++++ MATERIAL PROVIDED ++++
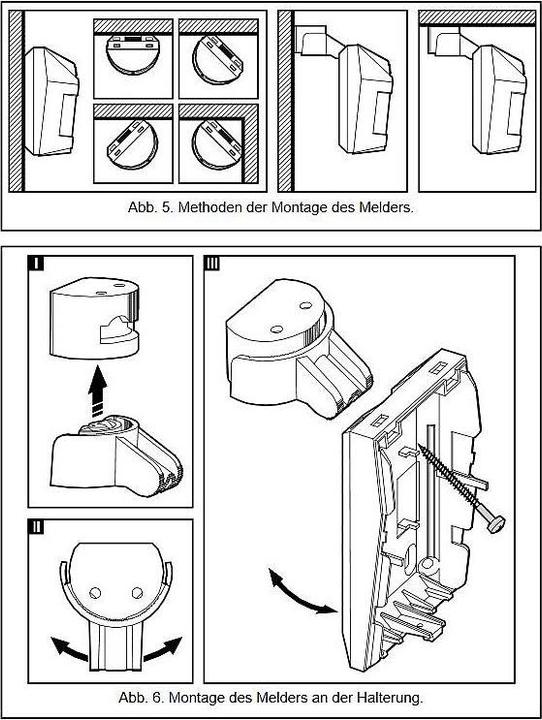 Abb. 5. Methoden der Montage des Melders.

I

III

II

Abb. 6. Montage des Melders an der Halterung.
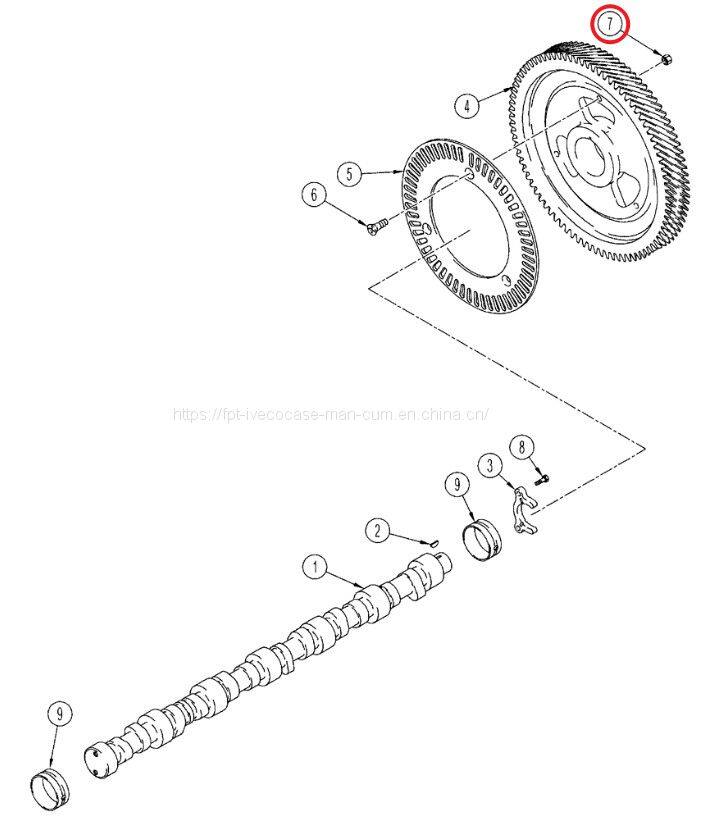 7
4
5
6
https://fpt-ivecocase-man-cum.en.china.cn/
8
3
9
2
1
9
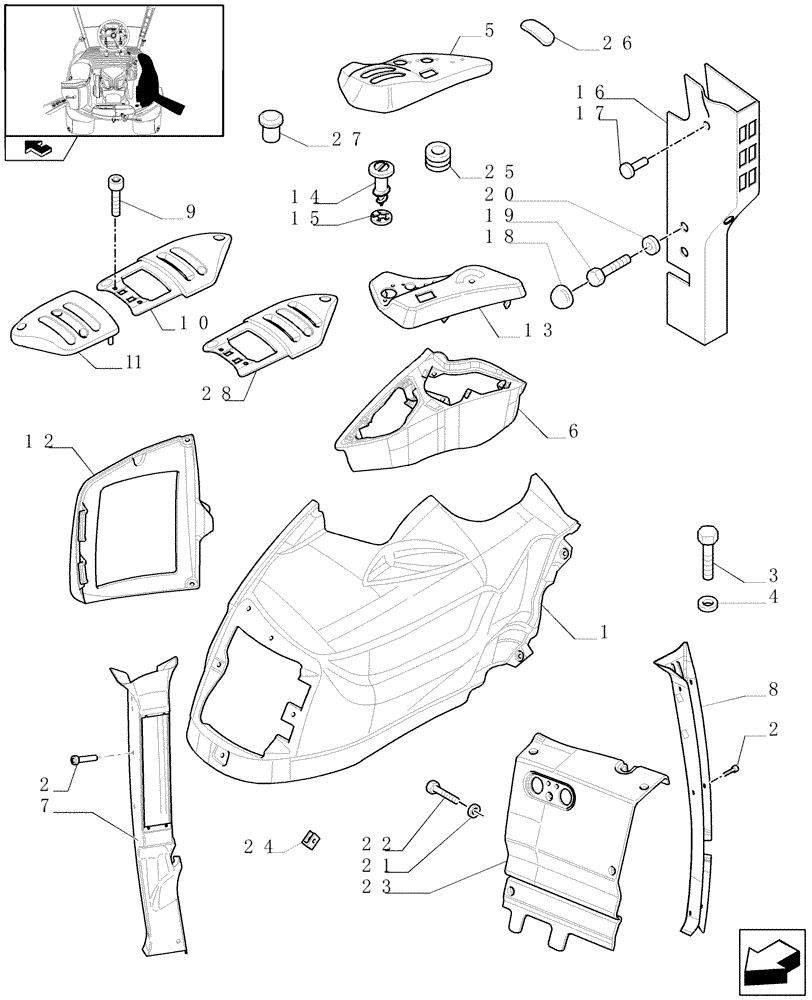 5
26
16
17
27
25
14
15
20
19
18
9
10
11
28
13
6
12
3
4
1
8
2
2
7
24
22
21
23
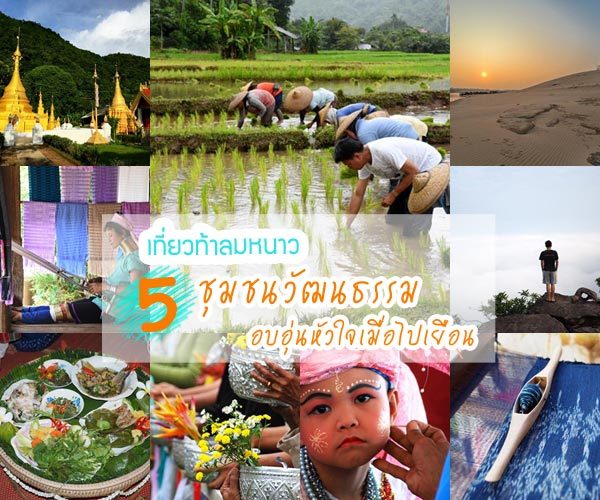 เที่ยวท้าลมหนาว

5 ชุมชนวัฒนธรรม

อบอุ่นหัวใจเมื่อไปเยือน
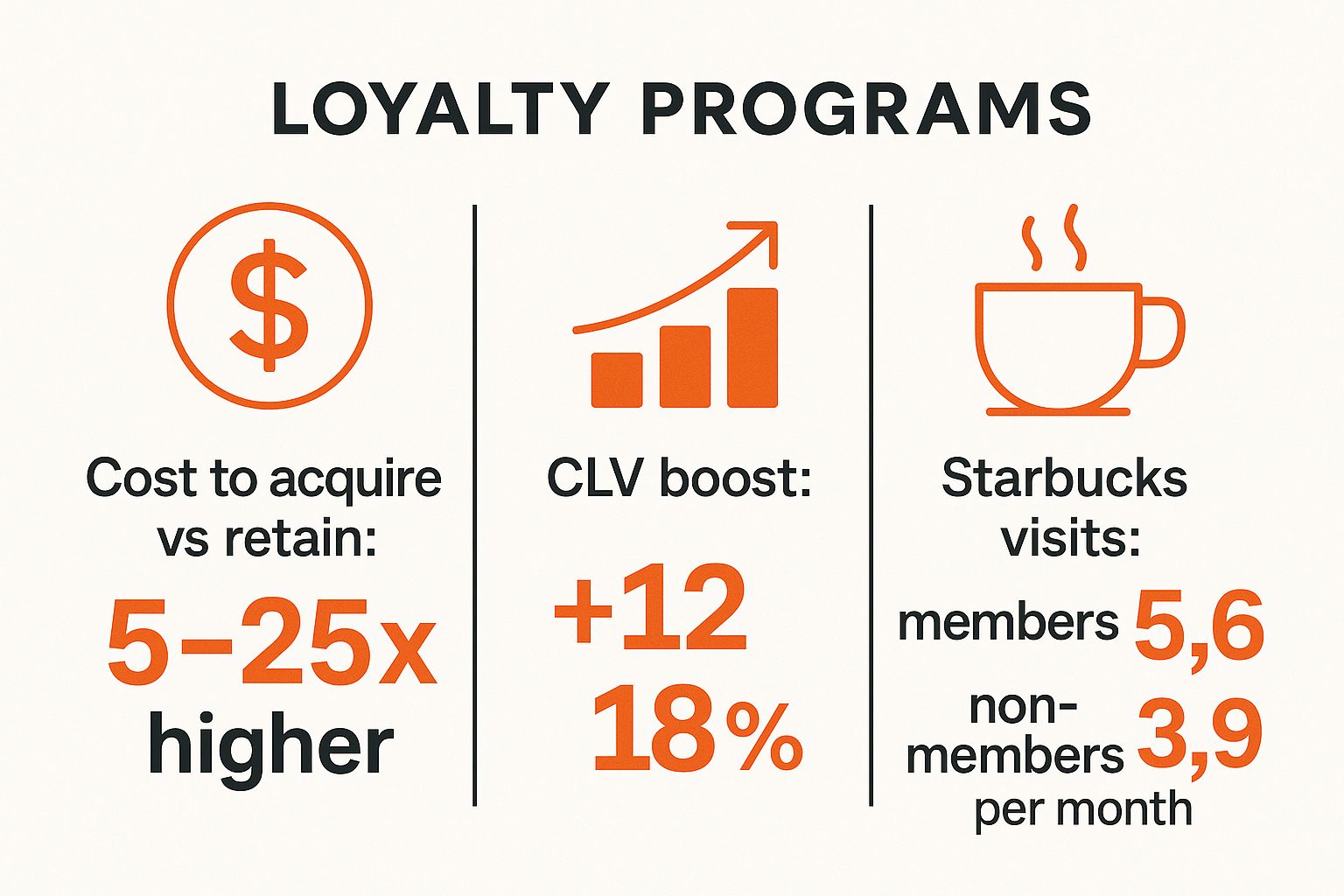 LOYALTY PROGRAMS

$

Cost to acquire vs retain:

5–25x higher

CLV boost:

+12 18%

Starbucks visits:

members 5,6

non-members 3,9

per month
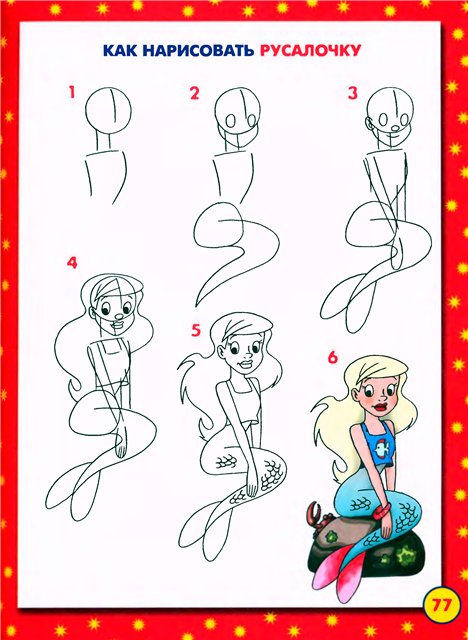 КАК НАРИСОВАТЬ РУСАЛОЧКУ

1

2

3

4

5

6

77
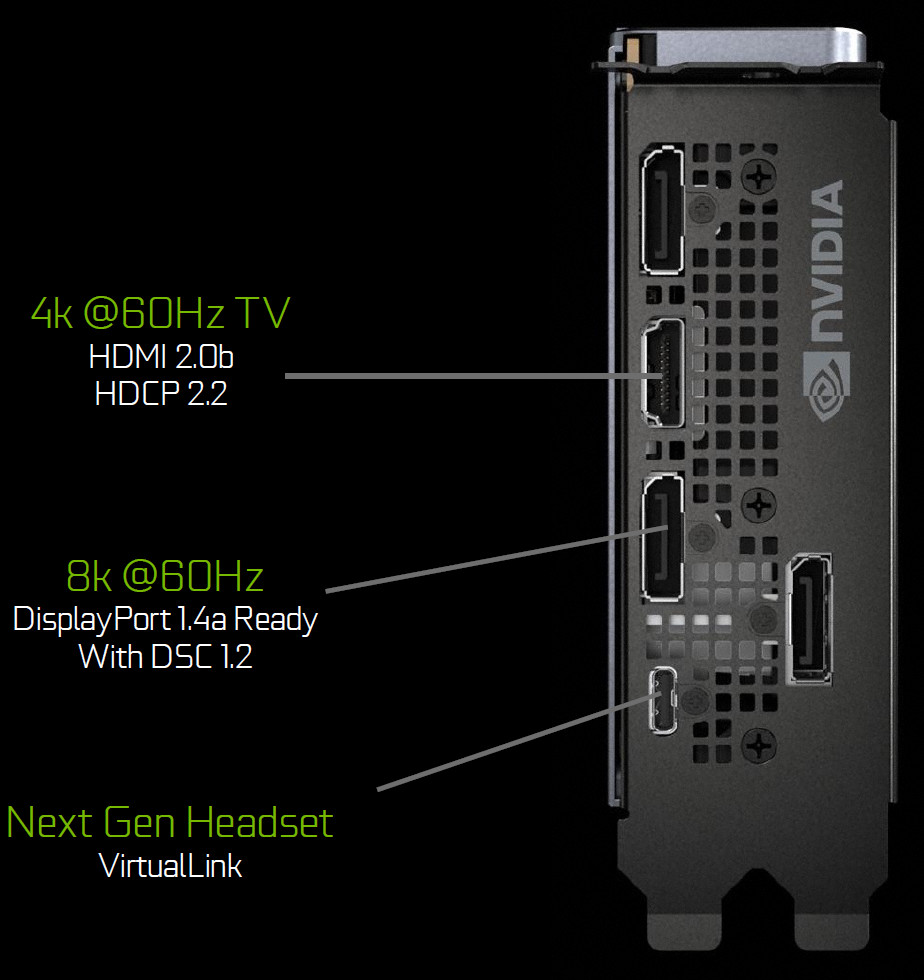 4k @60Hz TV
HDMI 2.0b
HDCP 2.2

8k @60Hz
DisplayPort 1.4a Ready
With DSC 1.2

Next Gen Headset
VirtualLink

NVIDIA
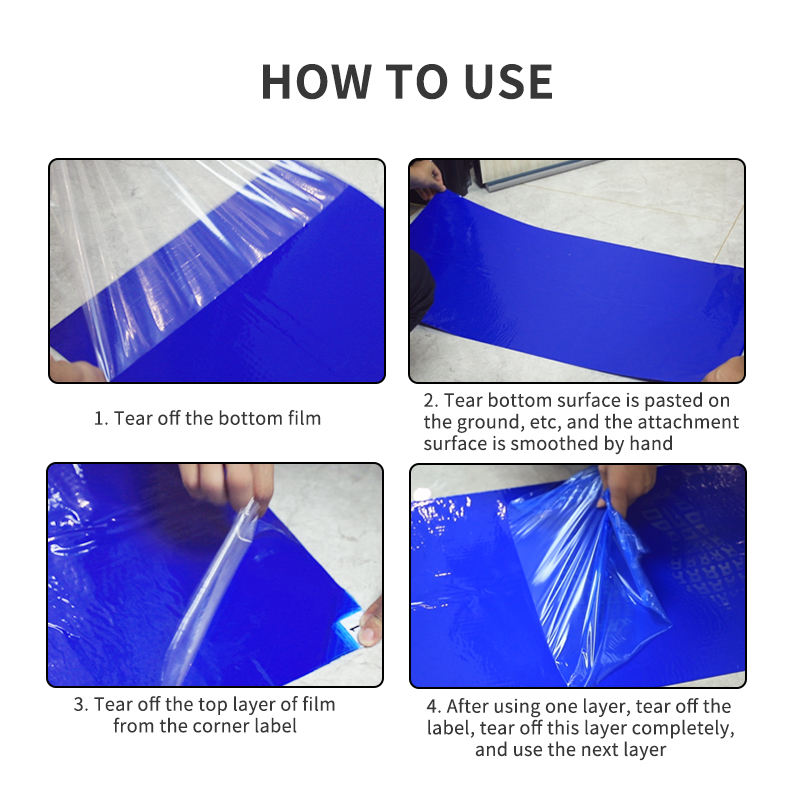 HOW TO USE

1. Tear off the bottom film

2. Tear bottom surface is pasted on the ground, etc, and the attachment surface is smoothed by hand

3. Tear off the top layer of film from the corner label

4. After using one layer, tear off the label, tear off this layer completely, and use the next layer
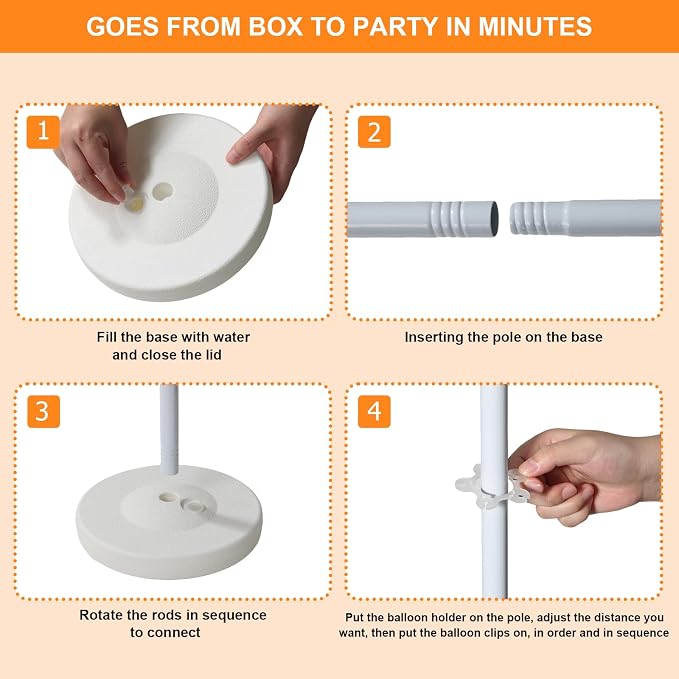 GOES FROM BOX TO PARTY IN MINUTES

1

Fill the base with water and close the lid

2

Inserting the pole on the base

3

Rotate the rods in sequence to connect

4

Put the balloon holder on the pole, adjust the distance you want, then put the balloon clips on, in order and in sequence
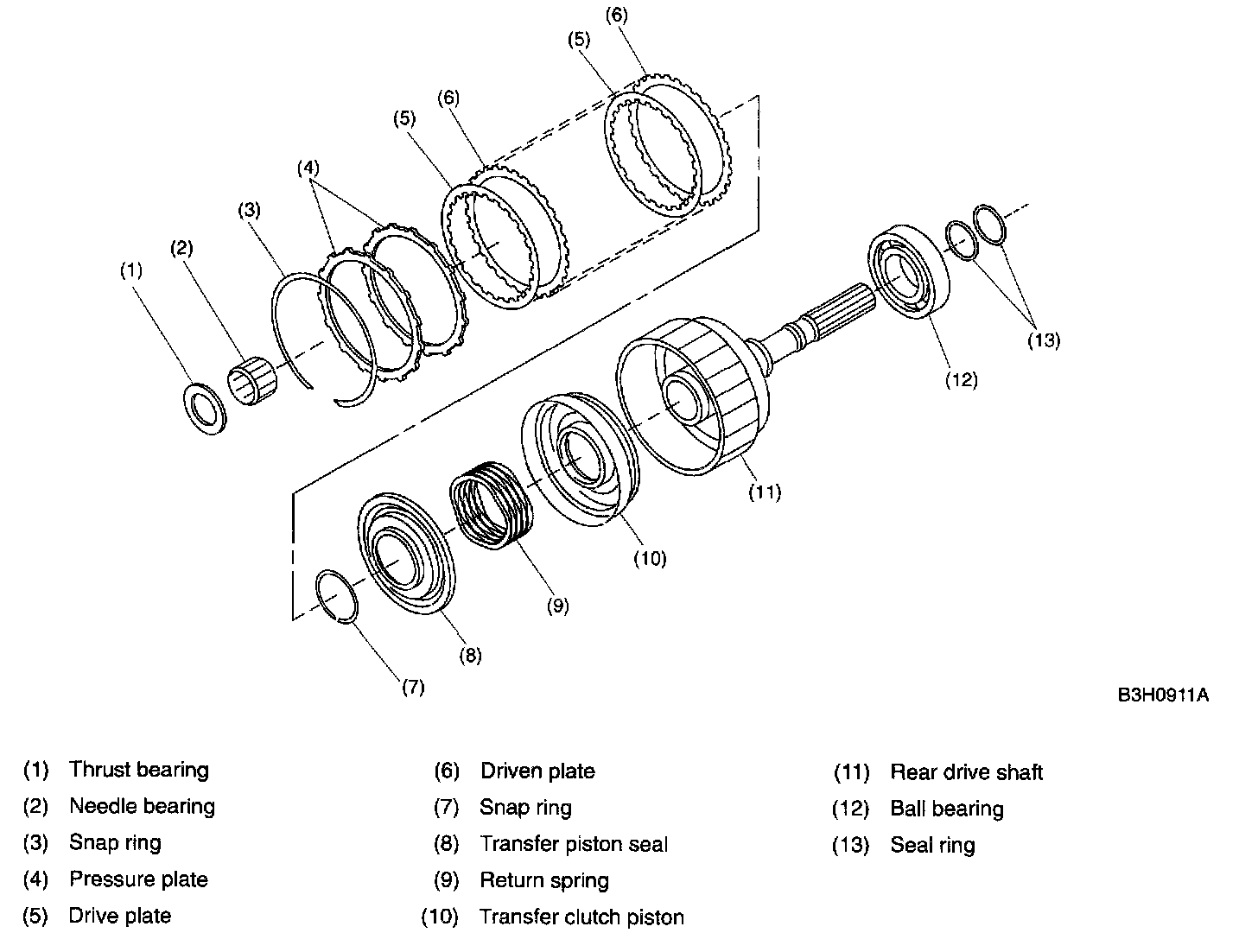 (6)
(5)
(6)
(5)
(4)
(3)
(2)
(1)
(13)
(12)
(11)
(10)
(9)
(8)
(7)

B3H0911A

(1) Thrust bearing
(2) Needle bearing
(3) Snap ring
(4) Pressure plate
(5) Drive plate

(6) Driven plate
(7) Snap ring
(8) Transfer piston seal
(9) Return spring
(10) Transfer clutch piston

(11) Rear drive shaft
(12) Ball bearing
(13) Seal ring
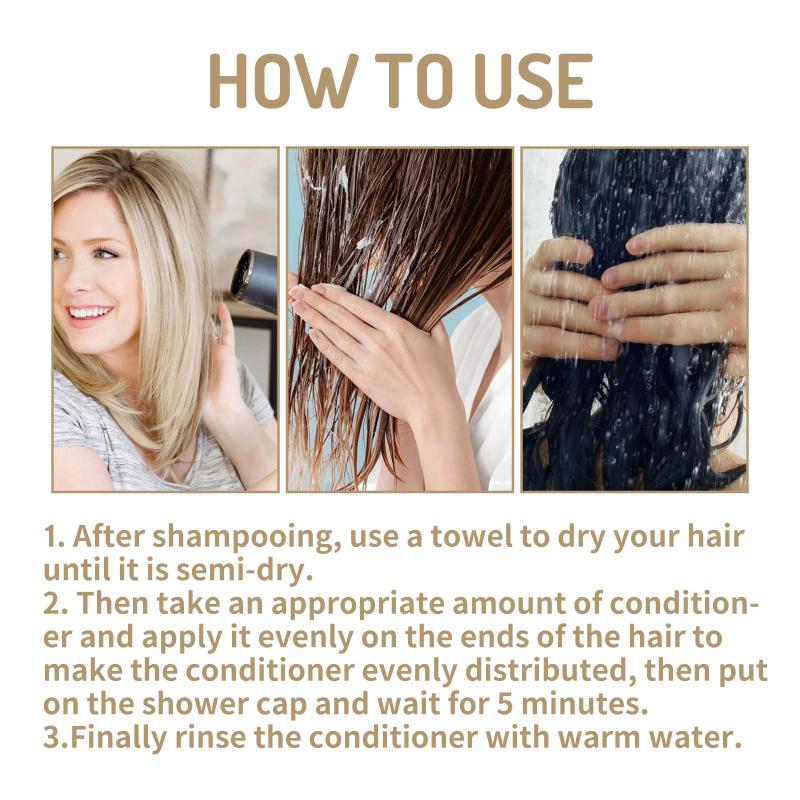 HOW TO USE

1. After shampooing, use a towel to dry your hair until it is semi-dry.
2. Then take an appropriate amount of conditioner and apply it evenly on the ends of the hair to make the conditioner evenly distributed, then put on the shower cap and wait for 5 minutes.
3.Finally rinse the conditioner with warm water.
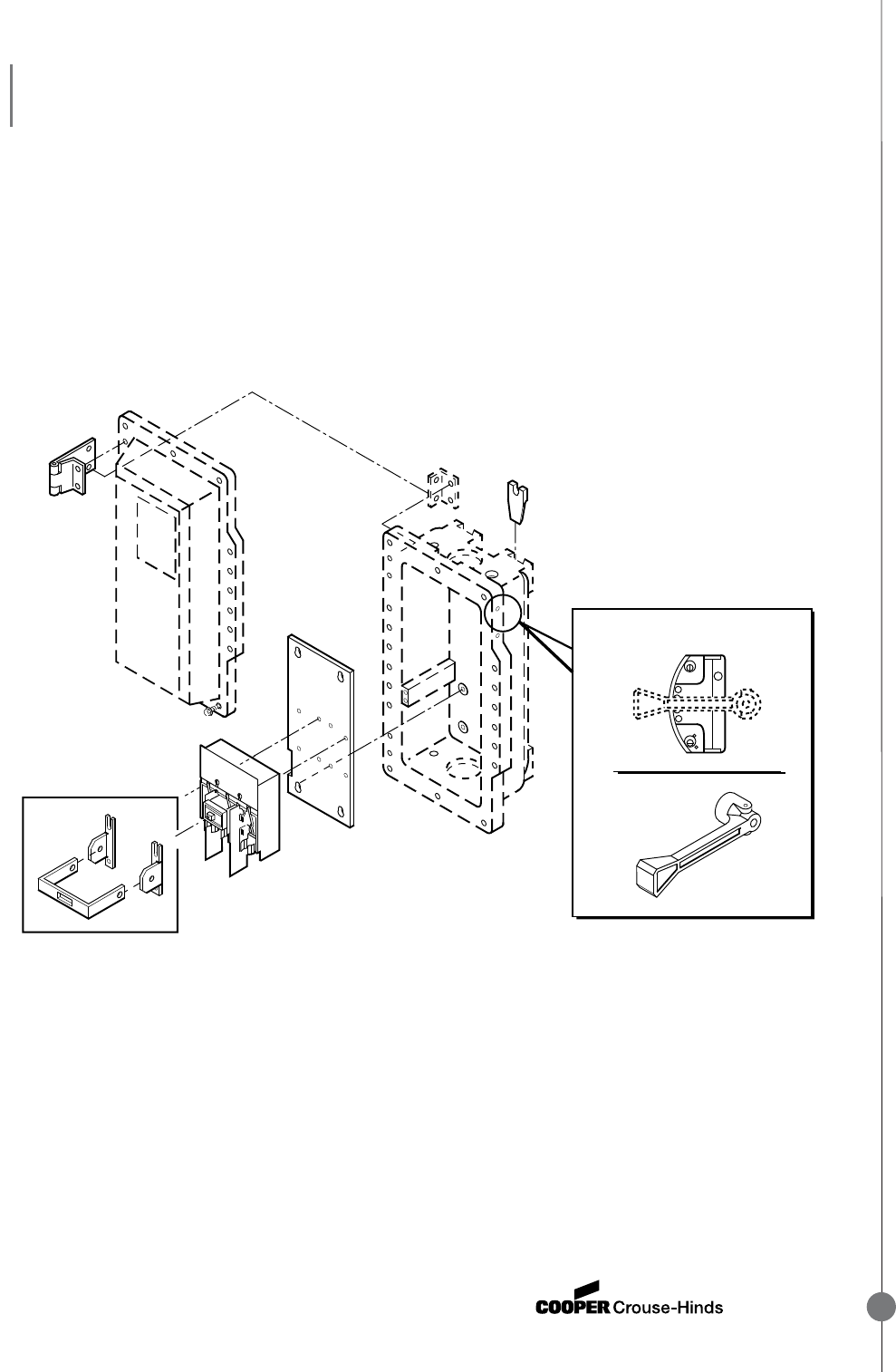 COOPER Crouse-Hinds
++++
WHAT YOU HAVE TO DO: For the listing above, state how many lines contain the word "conditioner", with no other words.

WRITTEN SOLUTION: 2